*STATED EXERCISE*:
Put the lines of the entries below into a numbered list, skipping blank lines and leaving out the pictures.

(Spatial question entries)
%%

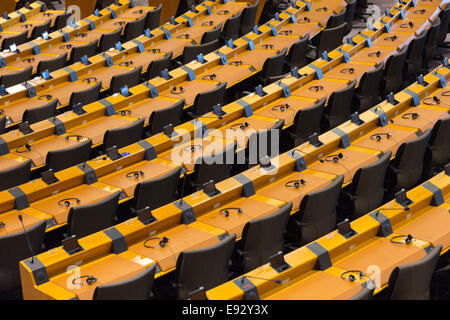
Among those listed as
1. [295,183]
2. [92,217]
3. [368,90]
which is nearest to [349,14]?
[368,90]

%%

*SOLUTION FOR THIS PROBLEM*:
1. Among those listed as
2. 1. [295,183]
3. 2. [92,217]
4. 3. [368,90]
5. which is nearest to [349,14]?
6. [368,90]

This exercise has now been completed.